| 
 
 
| Question 1179741:  Suppose a real estate broker is interested in comparing the asking prices of flats in the British cities of Exeter and Cardiff. The broker conducts a small telephone survey in the two cities, asking the prices of flats. A random sample of 21 listings in Exeter resulted in a sample average price of £116,900, with a standard deviation of £2,300. A random sample of 26 listings in Cardiff resulted in a sample average price of £114,000, with a standard deviation of £1,750. The broker assumes that the prices of flats are normally distributed and that the variance in prices in the two cities is about the same. What would he obtain for a 90% confidence interval for the difference in mean prices of mid-range homes between Exeter and Cardiff? Test wheather there is a difference in the mean prices of mid-range homes of two cities for α= 0.10
 Answer by CPhill(1987)
      (Show Source): 
You can put this solution on YOUR website! Here's how to solve this problem, including calculating the confidence interval and conducting the hypothesis test: **1. Given Information:**
 * **Exeter:**
 * n1 = 21
 * x̄1 = £116,900
 * s1 = £2,300
 * **Cardiff:**
 * n2 = 26
 * x̄2 = £114,000
 * s2 = £1,750
 * Confidence level = 90%
 * Significance level (α) = 0.10
 * Assume normal distribution and equal variances.

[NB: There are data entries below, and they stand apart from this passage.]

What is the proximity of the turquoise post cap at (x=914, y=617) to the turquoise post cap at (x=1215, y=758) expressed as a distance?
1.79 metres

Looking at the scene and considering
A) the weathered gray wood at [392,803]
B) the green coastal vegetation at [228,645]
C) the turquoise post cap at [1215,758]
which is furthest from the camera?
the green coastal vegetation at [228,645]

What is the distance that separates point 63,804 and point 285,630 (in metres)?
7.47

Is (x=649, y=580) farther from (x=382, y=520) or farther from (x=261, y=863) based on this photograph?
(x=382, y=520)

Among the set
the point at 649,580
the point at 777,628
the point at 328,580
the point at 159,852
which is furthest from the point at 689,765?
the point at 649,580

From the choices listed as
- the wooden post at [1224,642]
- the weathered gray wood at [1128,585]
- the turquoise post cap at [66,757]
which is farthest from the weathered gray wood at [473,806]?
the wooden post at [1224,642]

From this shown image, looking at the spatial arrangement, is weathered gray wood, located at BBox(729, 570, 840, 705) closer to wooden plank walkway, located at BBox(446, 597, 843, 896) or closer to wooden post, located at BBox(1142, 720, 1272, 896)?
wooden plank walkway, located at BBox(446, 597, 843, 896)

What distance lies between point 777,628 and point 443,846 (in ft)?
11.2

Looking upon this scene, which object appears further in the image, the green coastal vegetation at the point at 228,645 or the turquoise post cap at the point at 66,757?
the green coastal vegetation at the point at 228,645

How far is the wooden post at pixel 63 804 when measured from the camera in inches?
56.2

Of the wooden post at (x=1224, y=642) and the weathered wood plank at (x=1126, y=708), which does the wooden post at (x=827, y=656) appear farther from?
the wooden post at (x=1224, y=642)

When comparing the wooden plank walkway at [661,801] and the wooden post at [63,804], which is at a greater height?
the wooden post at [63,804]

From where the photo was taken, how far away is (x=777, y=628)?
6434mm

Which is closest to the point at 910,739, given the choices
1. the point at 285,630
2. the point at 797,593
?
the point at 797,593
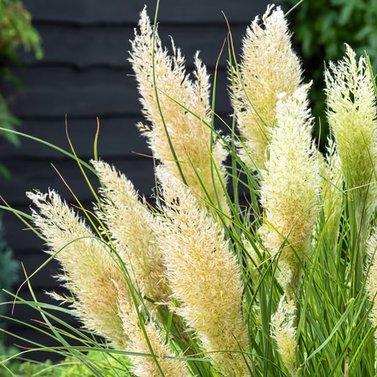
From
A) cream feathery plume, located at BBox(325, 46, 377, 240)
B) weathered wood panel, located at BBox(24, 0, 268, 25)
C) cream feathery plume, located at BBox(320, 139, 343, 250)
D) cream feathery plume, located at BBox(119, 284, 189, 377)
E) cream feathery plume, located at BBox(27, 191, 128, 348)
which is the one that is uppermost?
weathered wood panel, located at BBox(24, 0, 268, 25)

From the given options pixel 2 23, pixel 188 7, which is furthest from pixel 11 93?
pixel 188 7

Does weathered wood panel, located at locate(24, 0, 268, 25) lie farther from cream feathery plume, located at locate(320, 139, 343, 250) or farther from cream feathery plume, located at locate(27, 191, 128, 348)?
cream feathery plume, located at locate(27, 191, 128, 348)

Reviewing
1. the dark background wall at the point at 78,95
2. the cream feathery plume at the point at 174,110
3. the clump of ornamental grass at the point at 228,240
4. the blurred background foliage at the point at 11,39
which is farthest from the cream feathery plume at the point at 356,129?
the dark background wall at the point at 78,95

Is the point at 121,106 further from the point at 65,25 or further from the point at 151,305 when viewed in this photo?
the point at 151,305

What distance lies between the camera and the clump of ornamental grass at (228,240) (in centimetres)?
98

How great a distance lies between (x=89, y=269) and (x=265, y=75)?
0.36 m

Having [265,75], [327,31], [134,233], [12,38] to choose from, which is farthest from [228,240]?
[327,31]

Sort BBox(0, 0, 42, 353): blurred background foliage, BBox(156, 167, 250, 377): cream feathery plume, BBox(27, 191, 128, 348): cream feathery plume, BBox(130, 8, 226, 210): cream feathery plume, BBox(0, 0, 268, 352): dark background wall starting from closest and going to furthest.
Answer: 1. BBox(156, 167, 250, 377): cream feathery plume
2. BBox(27, 191, 128, 348): cream feathery plume
3. BBox(130, 8, 226, 210): cream feathery plume
4. BBox(0, 0, 42, 353): blurred background foliage
5. BBox(0, 0, 268, 352): dark background wall

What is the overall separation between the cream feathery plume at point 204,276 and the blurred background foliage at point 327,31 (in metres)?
3.06

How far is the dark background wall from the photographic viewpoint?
13.6 feet

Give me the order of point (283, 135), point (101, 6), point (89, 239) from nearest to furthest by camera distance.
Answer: point (283, 135) < point (89, 239) < point (101, 6)

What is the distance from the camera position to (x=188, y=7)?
425 cm

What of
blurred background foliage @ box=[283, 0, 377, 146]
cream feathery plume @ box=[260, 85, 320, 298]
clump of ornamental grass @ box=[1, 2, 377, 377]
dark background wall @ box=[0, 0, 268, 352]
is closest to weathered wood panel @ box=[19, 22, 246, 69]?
dark background wall @ box=[0, 0, 268, 352]

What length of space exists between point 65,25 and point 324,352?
3.27m
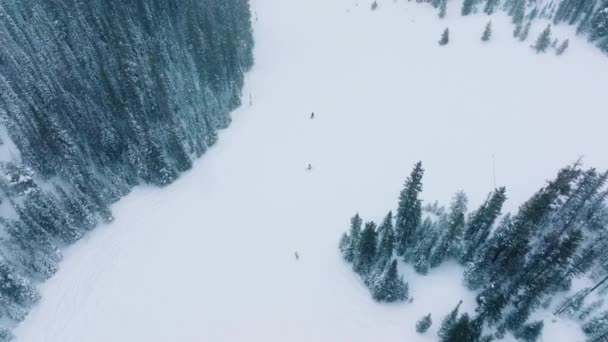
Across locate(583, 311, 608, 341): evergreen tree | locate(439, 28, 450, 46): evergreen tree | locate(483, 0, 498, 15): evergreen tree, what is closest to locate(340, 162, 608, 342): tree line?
locate(583, 311, 608, 341): evergreen tree

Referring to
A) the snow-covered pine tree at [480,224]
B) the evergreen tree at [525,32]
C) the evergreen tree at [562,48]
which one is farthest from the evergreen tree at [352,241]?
the evergreen tree at [525,32]

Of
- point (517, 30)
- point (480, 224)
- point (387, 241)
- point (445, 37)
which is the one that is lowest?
point (387, 241)

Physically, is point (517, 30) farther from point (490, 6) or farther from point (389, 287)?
point (389, 287)

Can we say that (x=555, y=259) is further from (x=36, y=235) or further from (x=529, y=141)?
(x=36, y=235)

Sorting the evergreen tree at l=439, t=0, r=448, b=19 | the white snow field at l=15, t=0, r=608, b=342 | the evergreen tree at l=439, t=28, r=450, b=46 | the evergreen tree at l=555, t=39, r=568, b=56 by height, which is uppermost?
the evergreen tree at l=439, t=0, r=448, b=19

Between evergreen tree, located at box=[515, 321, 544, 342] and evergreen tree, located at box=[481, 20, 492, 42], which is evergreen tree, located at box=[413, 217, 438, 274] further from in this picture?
A: evergreen tree, located at box=[481, 20, 492, 42]

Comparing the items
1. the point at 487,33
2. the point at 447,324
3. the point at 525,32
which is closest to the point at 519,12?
the point at 525,32

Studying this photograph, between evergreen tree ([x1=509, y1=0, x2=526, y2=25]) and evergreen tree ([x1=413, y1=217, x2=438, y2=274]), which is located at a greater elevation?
evergreen tree ([x1=509, y1=0, x2=526, y2=25])
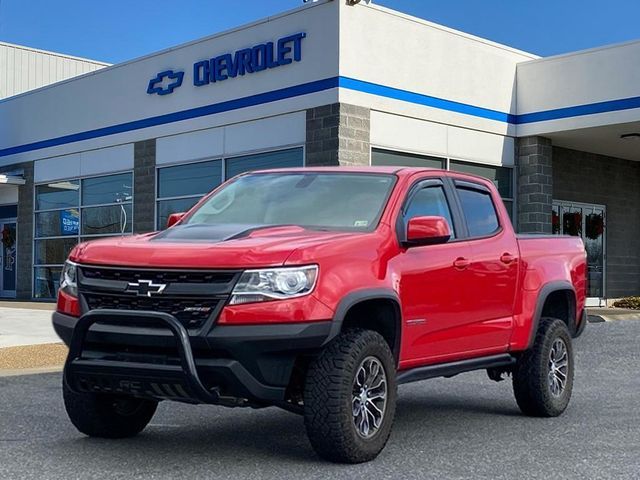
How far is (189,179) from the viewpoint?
67.2ft

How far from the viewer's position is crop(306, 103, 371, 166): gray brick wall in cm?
1691

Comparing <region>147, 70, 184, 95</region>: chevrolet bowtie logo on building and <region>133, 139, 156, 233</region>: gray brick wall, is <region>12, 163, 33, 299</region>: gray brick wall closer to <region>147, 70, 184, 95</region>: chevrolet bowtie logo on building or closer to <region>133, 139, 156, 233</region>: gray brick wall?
<region>133, 139, 156, 233</region>: gray brick wall

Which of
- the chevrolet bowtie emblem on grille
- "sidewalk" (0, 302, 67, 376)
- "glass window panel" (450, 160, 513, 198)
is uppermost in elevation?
"glass window panel" (450, 160, 513, 198)

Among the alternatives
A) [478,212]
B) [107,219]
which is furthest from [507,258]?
[107,219]


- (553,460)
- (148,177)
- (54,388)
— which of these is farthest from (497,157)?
(553,460)

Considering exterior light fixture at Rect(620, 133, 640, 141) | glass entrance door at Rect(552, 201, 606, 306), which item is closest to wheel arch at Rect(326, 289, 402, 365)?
exterior light fixture at Rect(620, 133, 640, 141)

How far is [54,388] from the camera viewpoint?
9062 mm

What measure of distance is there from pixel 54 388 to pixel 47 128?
17015 mm

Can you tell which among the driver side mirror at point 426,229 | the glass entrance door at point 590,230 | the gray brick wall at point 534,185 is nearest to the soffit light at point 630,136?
the gray brick wall at point 534,185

 **2. Calculate the Pooled Standard Deviation (sp):**
 Since we assume equal variances, we use the pooled standard deviation:
 sp = √[((n1 - 1) * s1²) + ((n2 - 1) * s2²)) / (n1 + n2 - 2)]
 sp = √[((20 * 2300²) + (25 * 1750²)) / (21 + 26 - 2)]
 sp = √[(105800000 + 76562500) / 45]
 sp = √[182362500 / 45]
 sp = √4052500
 sp ≈ £2,013.08
 **3. Calculate the Standard Error of the Difference (SE):**
 SE = sp * √(1/n1 + 1/n2)
 SE = 2013.08 * √(1/21 + 1/26)
 SE = 2013.08 * √(0.0476 + 0.0385)
 SE = 2013.08 * √0.0861
 SE = 2013.08 * 0.2934
 SE ≈ £590.69
 **4. Find the Critical t-Value:**
 * Degrees of freedom (df) = n1 + n2 - 2 = 21 + 26 - 2 = 45
 * For a 90% confidence interval (α = 0.10, two-tailed), the critical t-value (t*) for df = 45 is approximately 1.68.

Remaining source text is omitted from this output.